By VIRGINIA BACKAITIS March 19, 2007
New York Post
MARCUS Presley isn’t looking for a job, but that doesn’t mean he isn’t being propositioned by recruiters. A project manager who just left a Wall Street firm for a major pharmaceutical company, Presley has a skill set that’s in high demand. “I get hit with a solicitation at least a few times a week,” he says.
Presley isn’t an anomaly; such “passive candidates” are the targets of a growing number of Internet savvy recruiters called sourcers, who scour the Web for hot prospects. This means that just as having the wrong kind of Web presence can be a career killer, having the right one can open doors.
“It’s long been said that luck equals preparation plus opportunity – today preparation is all about being presented on the Internet through the best lens,” says Russ Glass of ZoomInfo, a summarization search engine that, with close to 35 million individual profiles, is the largest index of people in the business world.
ZoomInfo and companies like it get the skinny on people by using sophisticated tools (think Google on steroids) to scour the Web, and use another set of tools to organize the findings, which can be searched by subscribing recruiters and other businesses.

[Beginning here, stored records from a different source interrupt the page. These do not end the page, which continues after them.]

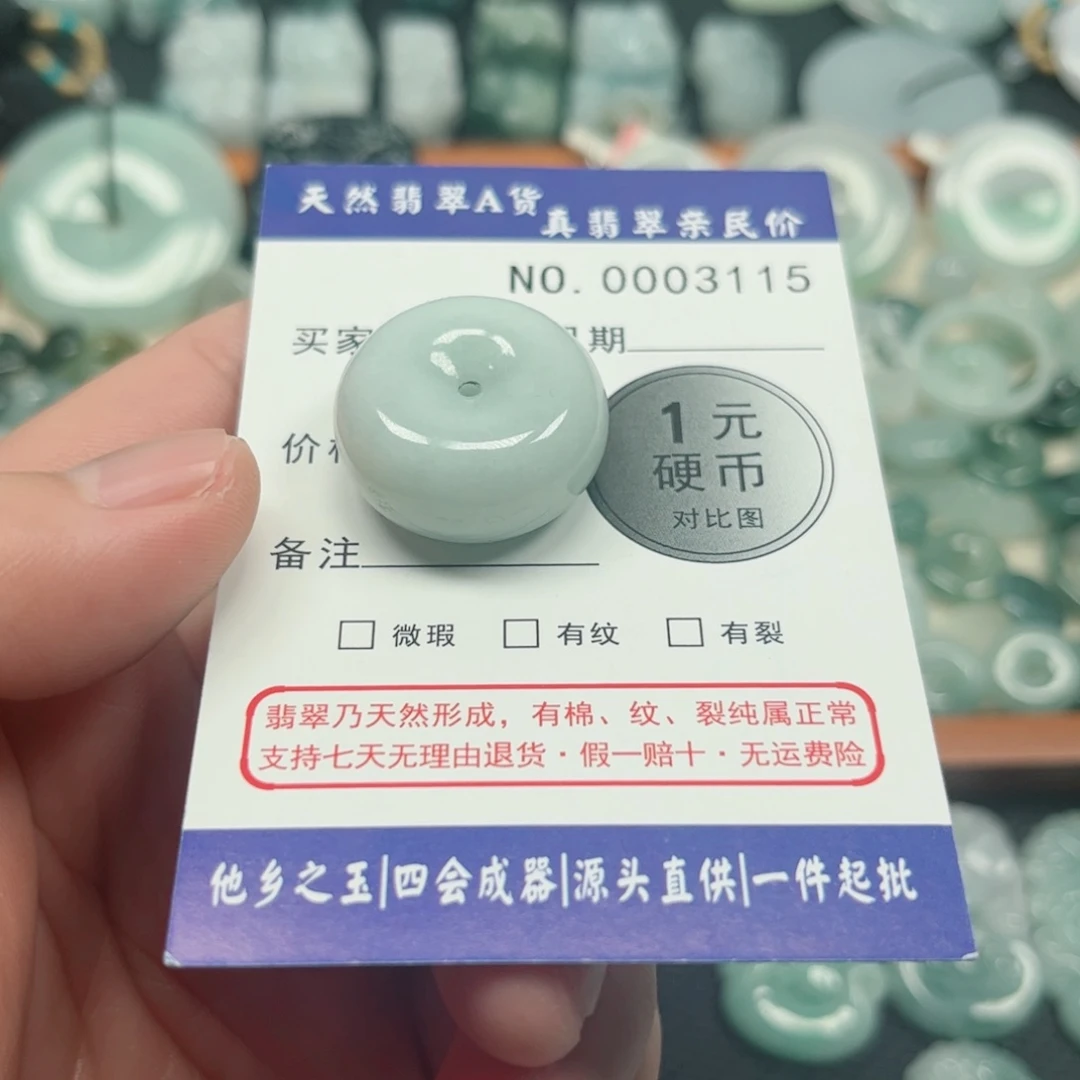 翡翠未镶嵌吊坠(不含链)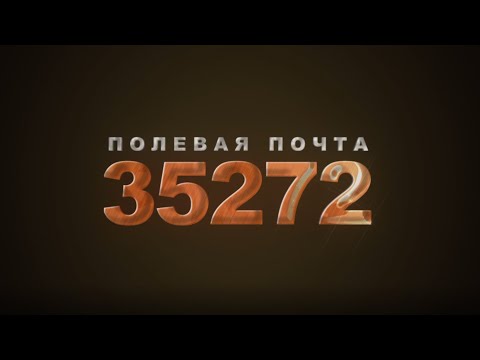 Видео: ГСВГ. Куммерсдорф-Гут. 149 ОРВБ(м). Полевая почта 35272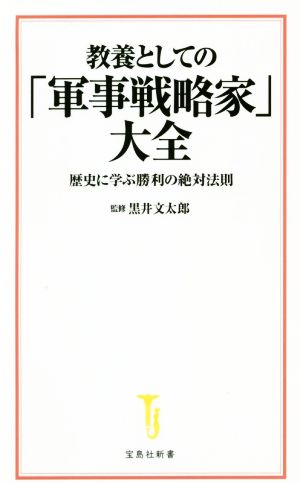 教養としての「軍事戦略家」大全 歴史に学ぶ勝利の絶対法則 宝島社新書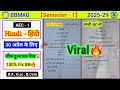 Aec hindi semester 1 bbmku question paper🔥। aec hindi semester 1 question paper rk centre 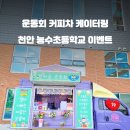 능수초등학교 이미지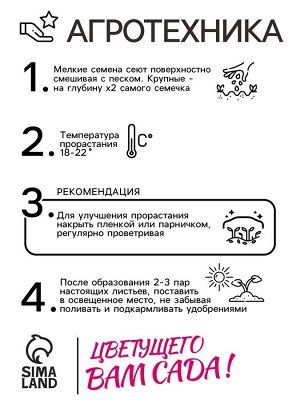 Семена цветов Наперстянка "Королева сада", 0,2 г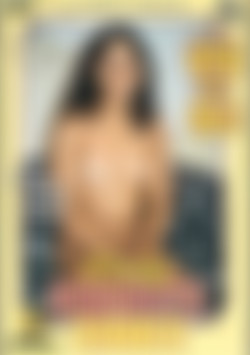 Dirty Debutantes #172 front cover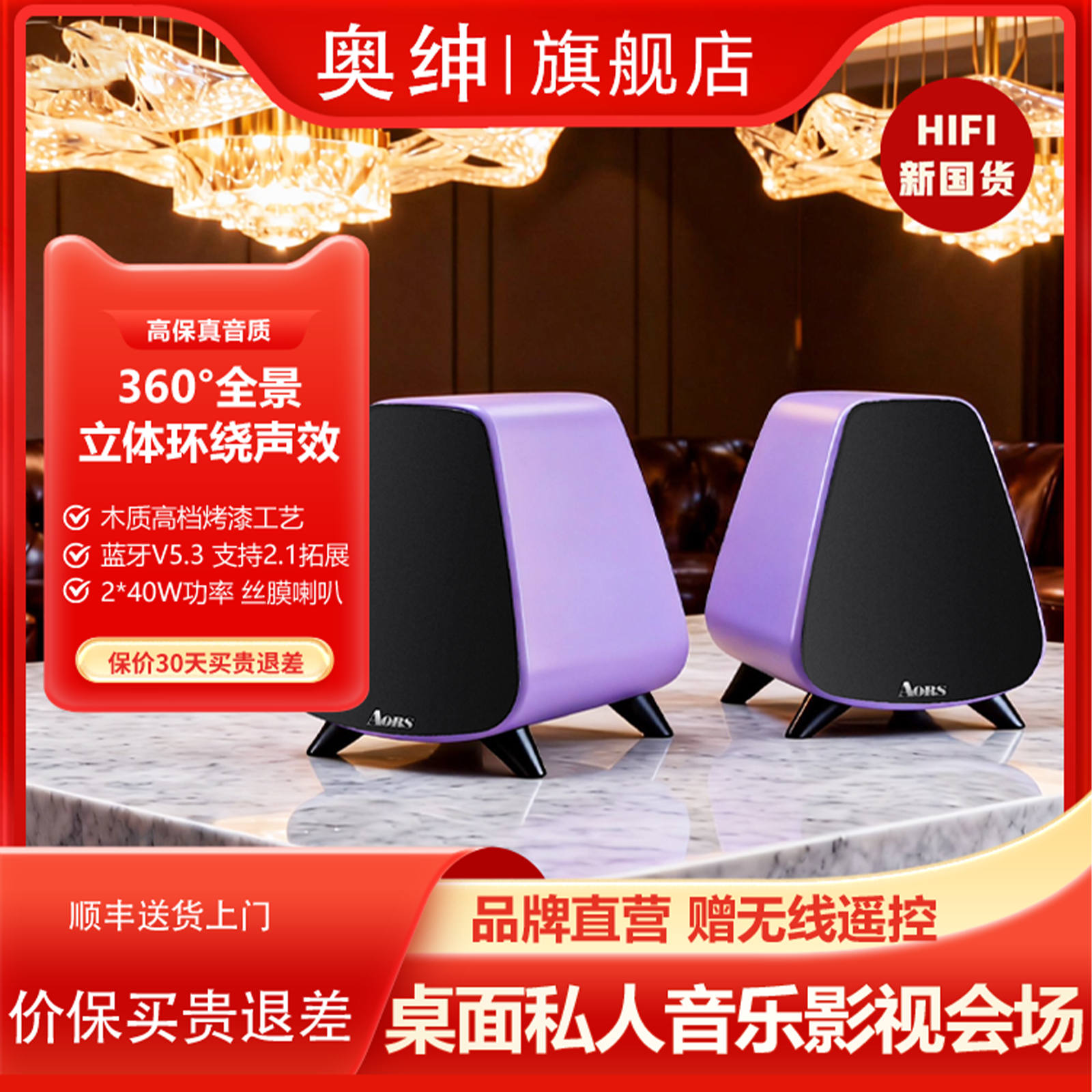 AORS/奥绅AS-31HiFi有源音响2.0木质蓝牙电脑台式小型音箱立体声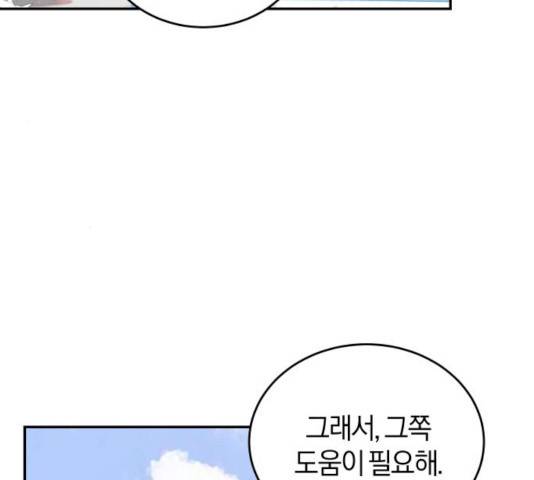 완벽한 결혼의 정석 8화 48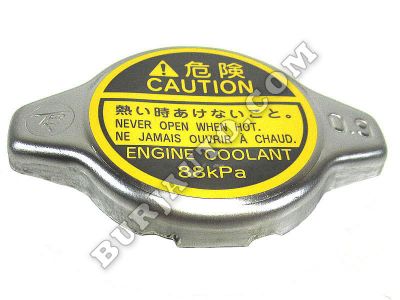 CAP SUB-ASSY, TOYOTA 1640115520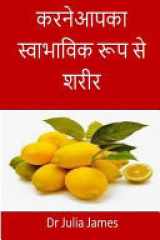 Detox Your Body Naturally(Hindi) Hindi Edition cover image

If you don’t yet have a profile on the Web, go to ZoomInfo.com or a similar site, and hit the “Be Found” button (or its equivalent).
If you want a more controlled Web presence, try emurse.com, which offers fill-in-the-blank templates for building a professional looking resume, and allows you to host it on a mini site on their server, in either a password-protected or Google-able format. Whenever your resume is viewed you’ll get an e-mail alert with the viewer’s ID – you can also create a resume link to attach to a blog, MySpace profile or other Web page.
Speaking of MySpace, despite the potential pitfalls, there are advantages to having a positive presence on such sites, says Internet recruiter Shally Steckerl. Most are set up in a way that creates a positive vibe about you, especially networks like LinkedIn, which encourages endorsements from colleagues. Done right, this sort of e-presence adds value to your “personal brand” and reveals you in greater dimension than a traditional resume, says Steckerl.